There are different ways to generate income: Going to work, for example, or passive income. What is passive income exactly?
First of all: Passive income has nothing to do with getting money as a gift. The normal employment relationship is a barter transaction “time for money”. One of the other models is entrepreneurship: the entrepreneur doesn’t sell her time, but products – like selling books, for example.
In order for books to sell, we don’t have to sit in an office. These sources of income are independent of our time. For example, you could be a salaried employee and still earn money from my books on the side (they provide me with passive income). I had to write and market the books, of course, but was able to automate a lot afterwards. For example, a fitness instructor can either teach classes where she has to be physically present (she’s selling her time), or offer an online class (she’s selling a product). Income from selling photos or webinars or else rental income are other examples of passive income.
It’s about maximizing the sale of a product without having to work as much as possible. I invest at the beginning and then diversify widely. Because if I’m paid per hour, my income is capped because I can only work a certain number of hours. But in the same time, I can sell unlimited products. That’s scalability.
Let’s talk about stocks
If you want to buy stocks, you should definitely read up on it beforehand. There are many books that explain it super simply or free Youtube videos and podcast. If you want to put some money into it, you can also take an online course or seminar.

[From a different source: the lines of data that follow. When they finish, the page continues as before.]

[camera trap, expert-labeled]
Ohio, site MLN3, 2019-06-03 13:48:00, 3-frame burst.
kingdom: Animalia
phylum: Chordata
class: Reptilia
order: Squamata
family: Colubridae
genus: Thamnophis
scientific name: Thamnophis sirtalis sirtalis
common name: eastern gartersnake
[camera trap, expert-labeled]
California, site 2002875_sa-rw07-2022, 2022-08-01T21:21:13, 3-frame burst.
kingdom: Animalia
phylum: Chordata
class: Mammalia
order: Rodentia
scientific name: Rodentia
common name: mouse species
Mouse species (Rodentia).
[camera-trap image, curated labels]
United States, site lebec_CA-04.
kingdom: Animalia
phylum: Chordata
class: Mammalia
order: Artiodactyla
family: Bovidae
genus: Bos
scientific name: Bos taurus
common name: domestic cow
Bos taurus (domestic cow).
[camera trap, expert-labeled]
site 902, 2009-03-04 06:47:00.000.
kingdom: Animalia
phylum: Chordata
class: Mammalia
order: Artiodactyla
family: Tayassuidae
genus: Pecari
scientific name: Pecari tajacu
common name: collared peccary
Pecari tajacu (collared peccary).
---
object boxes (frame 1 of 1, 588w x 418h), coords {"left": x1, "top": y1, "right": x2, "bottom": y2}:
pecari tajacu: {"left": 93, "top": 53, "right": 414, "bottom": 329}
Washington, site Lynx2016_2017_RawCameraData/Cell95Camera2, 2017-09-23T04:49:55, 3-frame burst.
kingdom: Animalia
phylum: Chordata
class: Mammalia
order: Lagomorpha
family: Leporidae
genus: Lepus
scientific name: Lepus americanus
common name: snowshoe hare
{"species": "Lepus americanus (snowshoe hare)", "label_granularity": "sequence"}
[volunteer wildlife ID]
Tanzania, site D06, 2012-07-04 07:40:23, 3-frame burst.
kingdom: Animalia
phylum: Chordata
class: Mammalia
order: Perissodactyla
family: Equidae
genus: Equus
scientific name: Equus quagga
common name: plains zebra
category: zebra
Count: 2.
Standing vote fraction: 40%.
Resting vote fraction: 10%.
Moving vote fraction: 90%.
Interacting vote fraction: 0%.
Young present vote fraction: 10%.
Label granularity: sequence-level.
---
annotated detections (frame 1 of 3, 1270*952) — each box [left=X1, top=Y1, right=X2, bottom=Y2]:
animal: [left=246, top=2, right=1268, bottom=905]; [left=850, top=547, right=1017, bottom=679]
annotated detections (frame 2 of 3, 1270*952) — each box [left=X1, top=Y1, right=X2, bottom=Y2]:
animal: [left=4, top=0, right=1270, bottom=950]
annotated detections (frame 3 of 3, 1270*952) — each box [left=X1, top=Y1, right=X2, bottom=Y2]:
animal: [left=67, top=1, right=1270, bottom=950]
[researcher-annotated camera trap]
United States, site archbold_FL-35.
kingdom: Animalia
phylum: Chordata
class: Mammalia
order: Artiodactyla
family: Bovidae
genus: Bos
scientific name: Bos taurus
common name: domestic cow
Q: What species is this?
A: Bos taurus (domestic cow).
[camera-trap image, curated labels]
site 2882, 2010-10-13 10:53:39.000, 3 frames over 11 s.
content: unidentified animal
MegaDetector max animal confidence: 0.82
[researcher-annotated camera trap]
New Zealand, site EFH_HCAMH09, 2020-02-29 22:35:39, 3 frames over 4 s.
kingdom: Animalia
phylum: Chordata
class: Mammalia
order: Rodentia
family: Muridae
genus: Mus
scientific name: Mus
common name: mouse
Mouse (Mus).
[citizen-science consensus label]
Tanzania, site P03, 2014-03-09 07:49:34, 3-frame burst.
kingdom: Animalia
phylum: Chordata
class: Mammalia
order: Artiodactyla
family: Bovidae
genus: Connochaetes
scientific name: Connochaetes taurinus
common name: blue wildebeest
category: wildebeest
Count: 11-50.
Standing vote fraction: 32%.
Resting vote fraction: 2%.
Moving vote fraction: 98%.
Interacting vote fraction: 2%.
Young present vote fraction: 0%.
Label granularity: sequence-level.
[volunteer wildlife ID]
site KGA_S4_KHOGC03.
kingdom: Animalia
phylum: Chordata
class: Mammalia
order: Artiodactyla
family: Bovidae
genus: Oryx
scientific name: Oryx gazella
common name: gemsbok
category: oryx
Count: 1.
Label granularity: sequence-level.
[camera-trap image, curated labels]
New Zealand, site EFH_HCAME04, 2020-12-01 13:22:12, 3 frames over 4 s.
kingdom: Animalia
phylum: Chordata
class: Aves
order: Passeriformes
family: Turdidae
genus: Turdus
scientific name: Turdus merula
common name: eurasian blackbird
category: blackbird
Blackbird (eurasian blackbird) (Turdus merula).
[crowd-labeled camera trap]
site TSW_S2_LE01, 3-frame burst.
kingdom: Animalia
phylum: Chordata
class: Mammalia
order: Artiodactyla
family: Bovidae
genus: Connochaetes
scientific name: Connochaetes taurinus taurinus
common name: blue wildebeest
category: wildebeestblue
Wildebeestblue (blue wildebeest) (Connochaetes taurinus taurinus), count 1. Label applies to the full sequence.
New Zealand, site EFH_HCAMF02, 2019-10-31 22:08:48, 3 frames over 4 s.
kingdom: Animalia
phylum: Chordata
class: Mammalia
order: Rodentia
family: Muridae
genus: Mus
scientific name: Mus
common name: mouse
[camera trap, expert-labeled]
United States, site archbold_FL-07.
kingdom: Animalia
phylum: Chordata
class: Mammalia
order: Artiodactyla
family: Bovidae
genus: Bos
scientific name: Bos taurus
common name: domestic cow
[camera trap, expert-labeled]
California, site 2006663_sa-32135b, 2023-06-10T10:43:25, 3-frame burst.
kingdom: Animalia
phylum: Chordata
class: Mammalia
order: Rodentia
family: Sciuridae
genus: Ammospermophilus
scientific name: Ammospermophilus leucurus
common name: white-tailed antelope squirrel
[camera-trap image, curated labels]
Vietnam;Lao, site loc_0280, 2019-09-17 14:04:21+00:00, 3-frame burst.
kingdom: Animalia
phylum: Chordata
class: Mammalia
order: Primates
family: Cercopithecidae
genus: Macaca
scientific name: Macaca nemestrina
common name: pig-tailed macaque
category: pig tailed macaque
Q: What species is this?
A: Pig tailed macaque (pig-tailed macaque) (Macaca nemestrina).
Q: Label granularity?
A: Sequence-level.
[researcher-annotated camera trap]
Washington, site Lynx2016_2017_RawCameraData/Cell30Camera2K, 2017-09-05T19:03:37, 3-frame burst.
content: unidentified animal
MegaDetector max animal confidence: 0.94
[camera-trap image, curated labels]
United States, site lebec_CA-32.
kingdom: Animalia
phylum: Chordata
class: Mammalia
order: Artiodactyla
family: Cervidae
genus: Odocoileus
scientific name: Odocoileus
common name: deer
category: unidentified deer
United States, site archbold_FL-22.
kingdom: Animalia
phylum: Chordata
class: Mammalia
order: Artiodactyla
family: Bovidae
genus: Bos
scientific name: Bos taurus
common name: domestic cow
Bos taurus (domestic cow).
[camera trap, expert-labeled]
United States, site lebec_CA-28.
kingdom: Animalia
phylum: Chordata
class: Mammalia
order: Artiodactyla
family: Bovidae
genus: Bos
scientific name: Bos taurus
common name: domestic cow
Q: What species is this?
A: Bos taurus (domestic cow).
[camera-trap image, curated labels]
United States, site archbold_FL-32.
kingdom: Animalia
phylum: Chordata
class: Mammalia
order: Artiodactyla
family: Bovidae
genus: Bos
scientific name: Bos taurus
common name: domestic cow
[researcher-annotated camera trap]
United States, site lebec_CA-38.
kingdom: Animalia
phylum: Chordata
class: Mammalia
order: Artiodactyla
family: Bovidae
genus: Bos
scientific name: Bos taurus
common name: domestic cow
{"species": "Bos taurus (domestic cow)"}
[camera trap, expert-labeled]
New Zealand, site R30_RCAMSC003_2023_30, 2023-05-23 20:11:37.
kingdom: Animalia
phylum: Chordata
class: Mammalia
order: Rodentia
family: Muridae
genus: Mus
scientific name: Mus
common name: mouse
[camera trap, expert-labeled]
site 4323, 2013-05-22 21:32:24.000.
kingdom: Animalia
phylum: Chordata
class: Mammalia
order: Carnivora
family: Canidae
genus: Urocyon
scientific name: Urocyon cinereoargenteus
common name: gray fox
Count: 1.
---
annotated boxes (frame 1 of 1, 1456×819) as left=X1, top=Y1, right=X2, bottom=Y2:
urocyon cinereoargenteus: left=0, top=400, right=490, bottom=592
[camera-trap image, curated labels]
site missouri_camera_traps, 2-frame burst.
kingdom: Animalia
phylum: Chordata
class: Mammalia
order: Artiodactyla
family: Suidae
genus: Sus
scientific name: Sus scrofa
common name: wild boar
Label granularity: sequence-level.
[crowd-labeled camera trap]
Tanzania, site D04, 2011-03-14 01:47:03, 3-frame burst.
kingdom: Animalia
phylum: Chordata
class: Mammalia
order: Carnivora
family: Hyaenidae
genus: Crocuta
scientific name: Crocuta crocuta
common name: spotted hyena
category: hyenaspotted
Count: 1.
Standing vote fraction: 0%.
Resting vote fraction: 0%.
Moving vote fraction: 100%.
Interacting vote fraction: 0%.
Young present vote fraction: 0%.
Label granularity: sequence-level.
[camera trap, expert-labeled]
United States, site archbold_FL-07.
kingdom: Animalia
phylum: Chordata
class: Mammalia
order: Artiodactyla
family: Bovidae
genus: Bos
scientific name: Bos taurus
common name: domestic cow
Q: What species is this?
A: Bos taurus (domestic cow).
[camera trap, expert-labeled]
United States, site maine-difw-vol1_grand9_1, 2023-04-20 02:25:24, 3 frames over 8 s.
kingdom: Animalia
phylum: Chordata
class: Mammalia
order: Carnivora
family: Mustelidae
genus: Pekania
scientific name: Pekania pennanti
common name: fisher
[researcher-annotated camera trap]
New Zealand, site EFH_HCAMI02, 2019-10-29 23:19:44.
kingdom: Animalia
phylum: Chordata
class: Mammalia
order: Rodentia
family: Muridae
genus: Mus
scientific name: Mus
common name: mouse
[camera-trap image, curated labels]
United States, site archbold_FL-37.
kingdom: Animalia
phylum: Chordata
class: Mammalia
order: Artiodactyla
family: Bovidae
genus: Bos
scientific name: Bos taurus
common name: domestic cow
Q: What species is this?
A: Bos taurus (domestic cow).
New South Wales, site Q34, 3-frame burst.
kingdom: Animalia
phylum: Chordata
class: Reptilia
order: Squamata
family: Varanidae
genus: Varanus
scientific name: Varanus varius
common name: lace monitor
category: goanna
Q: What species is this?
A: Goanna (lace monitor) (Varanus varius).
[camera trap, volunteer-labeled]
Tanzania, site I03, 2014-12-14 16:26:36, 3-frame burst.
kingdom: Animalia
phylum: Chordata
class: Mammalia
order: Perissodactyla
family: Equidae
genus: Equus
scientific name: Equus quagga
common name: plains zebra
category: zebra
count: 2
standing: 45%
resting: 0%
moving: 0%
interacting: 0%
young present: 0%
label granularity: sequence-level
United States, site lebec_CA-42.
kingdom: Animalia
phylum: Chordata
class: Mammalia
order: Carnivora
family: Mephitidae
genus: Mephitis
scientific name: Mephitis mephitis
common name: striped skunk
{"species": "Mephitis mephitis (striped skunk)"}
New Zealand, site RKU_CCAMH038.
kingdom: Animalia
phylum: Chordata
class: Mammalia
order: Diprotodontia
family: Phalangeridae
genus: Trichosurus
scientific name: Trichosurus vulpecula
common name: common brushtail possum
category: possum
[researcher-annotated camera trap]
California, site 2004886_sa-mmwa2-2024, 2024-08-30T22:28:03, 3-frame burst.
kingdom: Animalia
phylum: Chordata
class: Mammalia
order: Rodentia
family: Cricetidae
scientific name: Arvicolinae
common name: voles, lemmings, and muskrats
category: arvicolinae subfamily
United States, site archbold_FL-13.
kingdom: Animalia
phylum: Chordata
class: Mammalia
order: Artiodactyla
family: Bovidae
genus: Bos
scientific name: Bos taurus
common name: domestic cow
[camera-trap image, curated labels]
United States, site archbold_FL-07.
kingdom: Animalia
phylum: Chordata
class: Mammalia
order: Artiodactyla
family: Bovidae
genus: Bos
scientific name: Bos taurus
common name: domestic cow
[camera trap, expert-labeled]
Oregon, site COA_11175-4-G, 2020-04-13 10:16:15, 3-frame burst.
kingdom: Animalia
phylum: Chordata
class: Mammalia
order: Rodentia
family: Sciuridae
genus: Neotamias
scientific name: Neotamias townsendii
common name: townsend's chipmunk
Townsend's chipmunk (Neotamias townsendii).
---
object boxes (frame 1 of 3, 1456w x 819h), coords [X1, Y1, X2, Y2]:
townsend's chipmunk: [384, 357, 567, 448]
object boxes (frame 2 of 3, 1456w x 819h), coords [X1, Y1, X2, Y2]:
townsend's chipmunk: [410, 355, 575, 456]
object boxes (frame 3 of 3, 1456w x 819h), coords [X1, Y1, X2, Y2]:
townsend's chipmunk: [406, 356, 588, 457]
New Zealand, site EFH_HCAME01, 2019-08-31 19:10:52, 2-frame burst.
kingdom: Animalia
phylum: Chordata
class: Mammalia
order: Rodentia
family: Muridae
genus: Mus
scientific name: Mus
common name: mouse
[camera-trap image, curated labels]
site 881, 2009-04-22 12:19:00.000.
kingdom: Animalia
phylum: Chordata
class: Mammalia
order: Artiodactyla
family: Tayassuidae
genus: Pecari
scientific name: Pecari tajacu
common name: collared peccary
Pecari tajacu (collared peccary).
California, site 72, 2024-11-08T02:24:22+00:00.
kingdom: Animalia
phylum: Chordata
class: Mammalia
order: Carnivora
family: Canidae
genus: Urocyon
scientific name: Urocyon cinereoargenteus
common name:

If you have a larger sum of money available, before investing in stocks, you should put some of it in your nest egg. After that, inform well and pay attention to fees. You can get advice from the bank advisor, but any advice costs money, so you can also inform yourself and open a securities account online.
What does dividend mean and how important is it?
A dividend is a distribution of stock income. By the way, this is also passive income. How important is the dividend? That depends on the strategy: My personal strategy is to save up. Personally, I’m less interested in dividends for the time being. When we’re talking about retirement provision, what’s more important is what we’ll get out of it in 30 years’ time.
It is advisable to have a long-term strategy and to diversify widely. This can be done well with equity funds. So instead of investing in individual stocks, I buy a share in a fund, which is a kind of stock basket that contains various individual stocks. I then have all the shares that are in this fund proportionately in my portfolio.
Active and passive funds
Basically, a distinction can be made between active and passive funds. Active funds are managed by fund managers who decide which shares the fund contains, which are sold and which are added. Passive funds, such as ETFs, track a specific index. They are less expensive than active funds.
Hopefully this post has helped you have a better understanding of different forms of passive income.